Concepedia

Publication | Open Access

An integrated approach utilizing artificial neural networks and SELDI mass spectrometry for the classification of human tumours and rapid identification of potential biomarkers

255

Citations

16

References

2002

Year

Abstract

Using a multi-layer perceptron Artificial Neural Network (ANN) (Neuroshell 2) with a back propagation algorithm we have developed a prototype approach that uses a model system (comprising five low and seven high-grade human astrocytomas) to identify mass spectral peaks whose relative intensity values correlate strongly to tumour grade. Analyzing data derived from MALDI mass spectrometry in conjunction with Ciphergen protein chip technology we have used relative importance values, determined from the weights of trained ANNs (Balls et al., Water, Air Soil Pollut., 85, 1467-1472, 1996), to identify masses that accurately predict tumour grade.
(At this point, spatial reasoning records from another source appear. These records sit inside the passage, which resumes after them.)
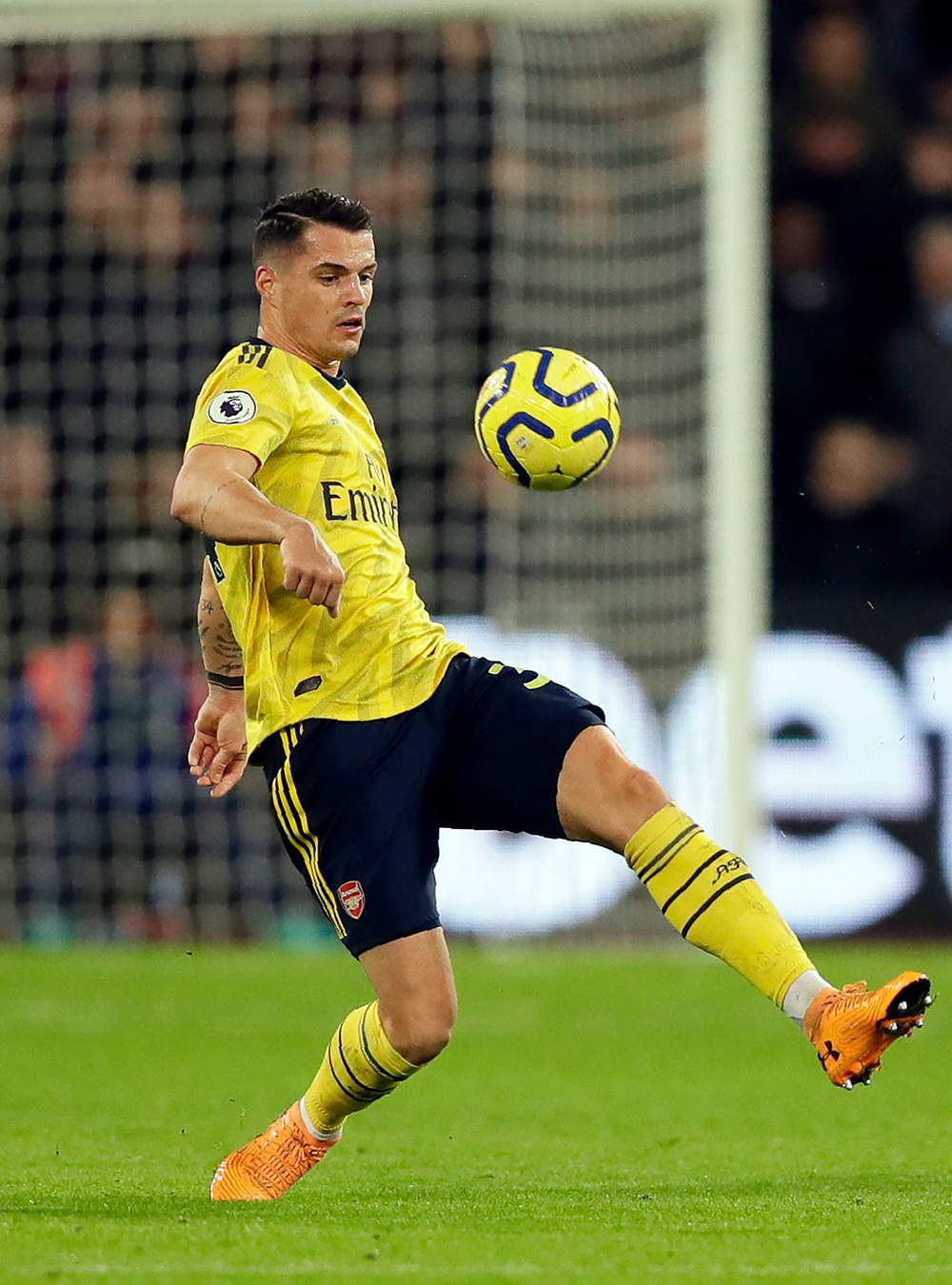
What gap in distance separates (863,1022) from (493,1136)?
193cm

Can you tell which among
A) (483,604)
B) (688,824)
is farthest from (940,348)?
(688,824)

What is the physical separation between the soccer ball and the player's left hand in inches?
32.0

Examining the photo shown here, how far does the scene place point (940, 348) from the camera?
1294cm

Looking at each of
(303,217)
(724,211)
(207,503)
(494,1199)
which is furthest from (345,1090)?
(724,211)

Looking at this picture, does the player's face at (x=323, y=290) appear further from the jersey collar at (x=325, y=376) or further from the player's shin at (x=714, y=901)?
the player's shin at (x=714, y=901)

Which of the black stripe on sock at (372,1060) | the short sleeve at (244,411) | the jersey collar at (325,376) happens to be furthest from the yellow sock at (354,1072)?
the jersey collar at (325,376)

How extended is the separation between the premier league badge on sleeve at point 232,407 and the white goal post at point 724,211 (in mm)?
5433

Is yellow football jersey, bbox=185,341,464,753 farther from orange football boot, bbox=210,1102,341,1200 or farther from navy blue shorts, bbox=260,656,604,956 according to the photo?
orange football boot, bbox=210,1102,341,1200

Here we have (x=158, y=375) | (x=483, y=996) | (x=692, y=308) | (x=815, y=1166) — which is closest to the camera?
(x=815, y=1166)

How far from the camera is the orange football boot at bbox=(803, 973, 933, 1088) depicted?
4.13m

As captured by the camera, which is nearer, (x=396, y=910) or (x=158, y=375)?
(x=396, y=910)

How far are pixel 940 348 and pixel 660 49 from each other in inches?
102

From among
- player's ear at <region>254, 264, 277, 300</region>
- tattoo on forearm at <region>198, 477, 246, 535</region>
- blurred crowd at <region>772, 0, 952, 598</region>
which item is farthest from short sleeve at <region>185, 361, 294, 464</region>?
blurred crowd at <region>772, 0, 952, 598</region>

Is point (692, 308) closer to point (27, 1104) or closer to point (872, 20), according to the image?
point (872, 20)
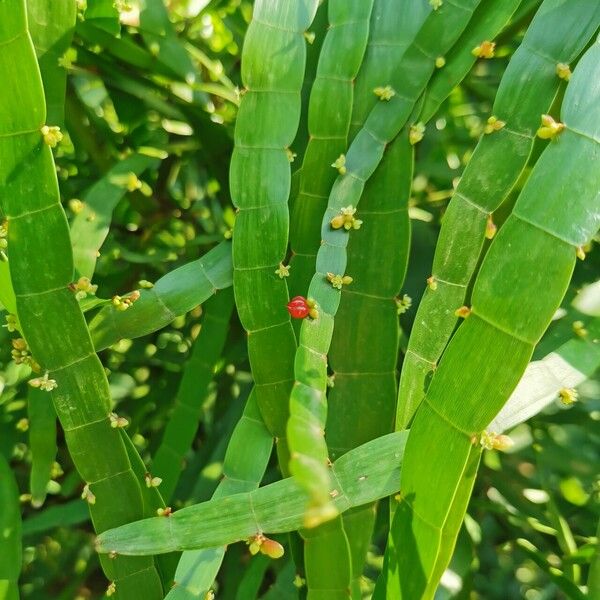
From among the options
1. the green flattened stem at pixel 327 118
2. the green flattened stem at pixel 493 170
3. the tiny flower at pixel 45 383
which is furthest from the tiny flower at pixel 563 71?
the tiny flower at pixel 45 383

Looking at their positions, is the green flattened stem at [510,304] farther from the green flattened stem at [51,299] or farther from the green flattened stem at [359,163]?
the green flattened stem at [51,299]

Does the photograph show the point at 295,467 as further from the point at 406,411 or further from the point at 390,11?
the point at 390,11

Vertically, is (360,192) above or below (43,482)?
above

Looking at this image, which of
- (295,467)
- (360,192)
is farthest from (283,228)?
(295,467)

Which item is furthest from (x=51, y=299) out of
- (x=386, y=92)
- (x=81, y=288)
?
(x=386, y=92)

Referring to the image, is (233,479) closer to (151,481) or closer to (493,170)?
(151,481)

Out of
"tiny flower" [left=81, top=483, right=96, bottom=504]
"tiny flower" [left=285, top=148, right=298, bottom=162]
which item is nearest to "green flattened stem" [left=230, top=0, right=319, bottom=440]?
"tiny flower" [left=285, top=148, right=298, bottom=162]
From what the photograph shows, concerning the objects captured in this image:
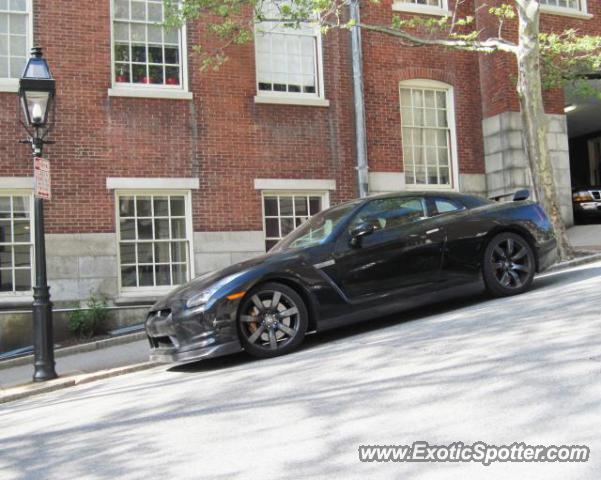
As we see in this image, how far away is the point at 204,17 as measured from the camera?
521 inches

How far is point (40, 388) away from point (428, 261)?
4.56 metres

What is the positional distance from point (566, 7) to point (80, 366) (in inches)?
529

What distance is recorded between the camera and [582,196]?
17.4 meters

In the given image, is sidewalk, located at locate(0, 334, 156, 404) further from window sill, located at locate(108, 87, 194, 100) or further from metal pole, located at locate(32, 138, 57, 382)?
window sill, located at locate(108, 87, 194, 100)

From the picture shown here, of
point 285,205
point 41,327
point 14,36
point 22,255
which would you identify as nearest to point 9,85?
point 14,36

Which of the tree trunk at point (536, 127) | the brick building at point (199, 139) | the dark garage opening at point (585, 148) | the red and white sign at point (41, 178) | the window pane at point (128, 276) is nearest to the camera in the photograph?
the red and white sign at point (41, 178)

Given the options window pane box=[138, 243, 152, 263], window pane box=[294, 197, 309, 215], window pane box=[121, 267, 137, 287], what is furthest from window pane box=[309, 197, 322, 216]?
window pane box=[121, 267, 137, 287]

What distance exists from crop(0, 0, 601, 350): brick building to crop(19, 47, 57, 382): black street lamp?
3.43 meters

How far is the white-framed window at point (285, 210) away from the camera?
13531 millimetres

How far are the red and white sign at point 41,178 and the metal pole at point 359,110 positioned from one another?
6926 millimetres

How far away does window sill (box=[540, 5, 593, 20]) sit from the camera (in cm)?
1564

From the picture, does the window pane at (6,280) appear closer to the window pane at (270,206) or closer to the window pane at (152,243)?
the window pane at (152,243)

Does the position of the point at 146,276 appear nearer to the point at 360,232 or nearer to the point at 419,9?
the point at 360,232

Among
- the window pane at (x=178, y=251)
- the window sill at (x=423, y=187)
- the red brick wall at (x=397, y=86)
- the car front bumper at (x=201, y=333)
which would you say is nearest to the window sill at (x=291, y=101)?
the red brick wall at (x=397, y=86)
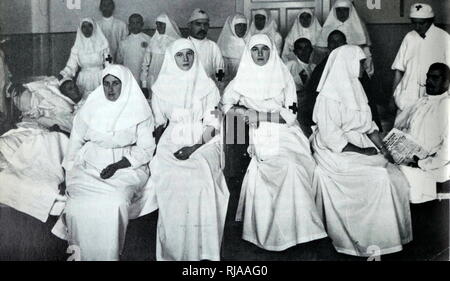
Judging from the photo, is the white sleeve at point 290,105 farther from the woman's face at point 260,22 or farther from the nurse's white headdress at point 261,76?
the woman's face at point 260,22

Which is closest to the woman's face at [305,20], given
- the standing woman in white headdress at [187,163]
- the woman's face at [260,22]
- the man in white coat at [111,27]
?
the woman's face at [260,22]

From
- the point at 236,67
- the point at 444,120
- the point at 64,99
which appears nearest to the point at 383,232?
the point at 444,120

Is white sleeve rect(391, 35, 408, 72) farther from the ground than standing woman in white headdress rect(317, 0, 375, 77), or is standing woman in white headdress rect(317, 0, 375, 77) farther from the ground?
standing woman in white headdress rect(317, 0, 375, 77)

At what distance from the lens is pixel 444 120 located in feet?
10.8

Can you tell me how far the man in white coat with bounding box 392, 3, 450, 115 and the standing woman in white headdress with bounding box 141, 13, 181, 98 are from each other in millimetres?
1347

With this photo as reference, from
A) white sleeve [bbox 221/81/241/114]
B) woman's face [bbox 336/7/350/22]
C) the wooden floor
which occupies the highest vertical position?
woman's face [bbox 336/7/350/22]

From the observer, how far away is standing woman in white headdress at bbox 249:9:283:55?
3.56 meters

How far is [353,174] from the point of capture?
3.22 m

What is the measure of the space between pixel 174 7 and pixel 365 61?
1193 mm

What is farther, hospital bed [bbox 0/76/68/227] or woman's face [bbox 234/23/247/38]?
woman's face [bbox 234/23/247/38]

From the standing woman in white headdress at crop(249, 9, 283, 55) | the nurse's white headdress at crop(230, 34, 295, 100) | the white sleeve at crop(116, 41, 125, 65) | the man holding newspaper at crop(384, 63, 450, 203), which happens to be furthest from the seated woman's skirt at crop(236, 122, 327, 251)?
the white sleeve at crop(116, 41, 125, 65)

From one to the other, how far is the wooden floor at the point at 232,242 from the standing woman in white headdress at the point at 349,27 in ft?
3.12

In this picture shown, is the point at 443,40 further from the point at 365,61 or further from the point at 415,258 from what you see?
the point at 415,258

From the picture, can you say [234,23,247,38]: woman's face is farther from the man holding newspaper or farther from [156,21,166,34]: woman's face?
the man holding newspaper
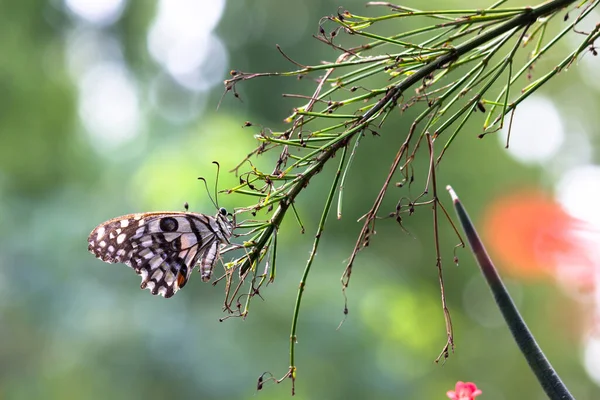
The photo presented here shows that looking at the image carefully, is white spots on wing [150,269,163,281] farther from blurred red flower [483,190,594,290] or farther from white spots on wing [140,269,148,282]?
blurred red flower [483,190,594,290]

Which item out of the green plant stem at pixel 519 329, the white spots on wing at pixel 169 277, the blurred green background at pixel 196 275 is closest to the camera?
the green plant stem at pixel 519 329

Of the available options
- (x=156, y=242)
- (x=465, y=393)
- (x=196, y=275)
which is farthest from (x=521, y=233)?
(x=465, y=393)

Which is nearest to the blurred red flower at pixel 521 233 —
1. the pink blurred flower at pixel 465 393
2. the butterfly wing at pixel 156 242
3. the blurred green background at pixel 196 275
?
the blurred green background at pixel 196 275

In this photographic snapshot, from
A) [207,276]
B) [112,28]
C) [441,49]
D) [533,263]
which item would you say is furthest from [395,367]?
[112,28]

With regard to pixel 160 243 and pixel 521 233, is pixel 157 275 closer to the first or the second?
pixel 160 243

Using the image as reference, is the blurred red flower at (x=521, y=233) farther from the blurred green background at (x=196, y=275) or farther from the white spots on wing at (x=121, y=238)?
the white spots on wing at (x=121, y=238)

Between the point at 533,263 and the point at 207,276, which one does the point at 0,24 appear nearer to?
the point at 533,263

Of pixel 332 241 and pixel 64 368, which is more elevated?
pixel 332 241
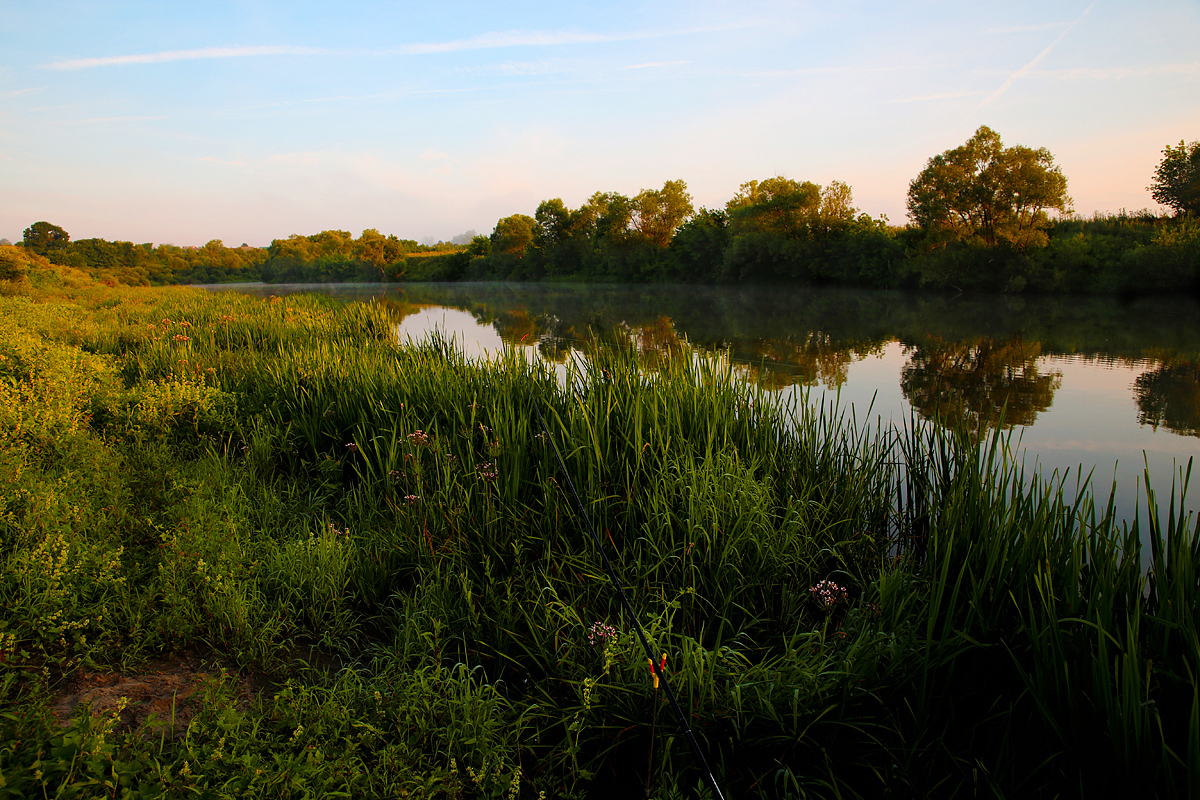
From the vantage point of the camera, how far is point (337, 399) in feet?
16.1

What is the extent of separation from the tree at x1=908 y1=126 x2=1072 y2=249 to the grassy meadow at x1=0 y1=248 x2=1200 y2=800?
26424mm

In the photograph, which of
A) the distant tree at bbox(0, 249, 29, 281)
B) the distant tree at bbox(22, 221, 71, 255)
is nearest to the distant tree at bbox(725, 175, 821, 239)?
the distant tree at bbox(0, 249, 29, 281)

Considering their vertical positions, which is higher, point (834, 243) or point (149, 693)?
point (834, 243)

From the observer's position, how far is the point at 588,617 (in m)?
2.45

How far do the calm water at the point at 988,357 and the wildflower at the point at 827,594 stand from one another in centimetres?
93

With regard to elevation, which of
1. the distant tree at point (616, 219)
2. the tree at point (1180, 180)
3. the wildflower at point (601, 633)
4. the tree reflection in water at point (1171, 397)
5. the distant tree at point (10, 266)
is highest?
the distant tree at point (616, 219)

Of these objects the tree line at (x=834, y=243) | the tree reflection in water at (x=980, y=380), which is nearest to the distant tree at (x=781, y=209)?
the tree line at (x=834, y=243)

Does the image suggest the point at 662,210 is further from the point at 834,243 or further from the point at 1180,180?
the point at 1180,180

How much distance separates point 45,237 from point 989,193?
67.2 m

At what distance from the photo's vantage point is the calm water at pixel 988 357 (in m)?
5.68

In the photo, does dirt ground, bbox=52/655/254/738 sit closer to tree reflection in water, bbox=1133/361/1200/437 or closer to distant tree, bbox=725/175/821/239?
tree reflection in water, bbox=1133/361/1200/437

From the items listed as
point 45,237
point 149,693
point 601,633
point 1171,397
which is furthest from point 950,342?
point 45,237

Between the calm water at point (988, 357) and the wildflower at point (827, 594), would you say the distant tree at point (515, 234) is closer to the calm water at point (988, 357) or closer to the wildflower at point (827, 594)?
the calm water at point (988, 357)

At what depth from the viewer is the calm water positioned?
18.6 feet
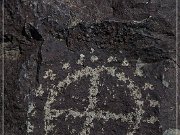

Implementing a three-stage procedure, we have screened a population of approximately 100000-120000 variables and identified two ions (m/z values of 13454 and 13457) whose relative intensity pattern was significantly reduced in high-grade astrocytoma. The data from this initial study suggests that application of ANN-based approaches can identify molecular ion patterns which strongly associate with disease grade and that its application to larger cohorts of patient material could potentially facilitate the rapid identification of validated biomarkers having significant clinical (i.e. diagnostic/prognostic) potential for the field of cancer biology. AVAILIBILITY: Neuroshell 2 is commercially available from ward systems.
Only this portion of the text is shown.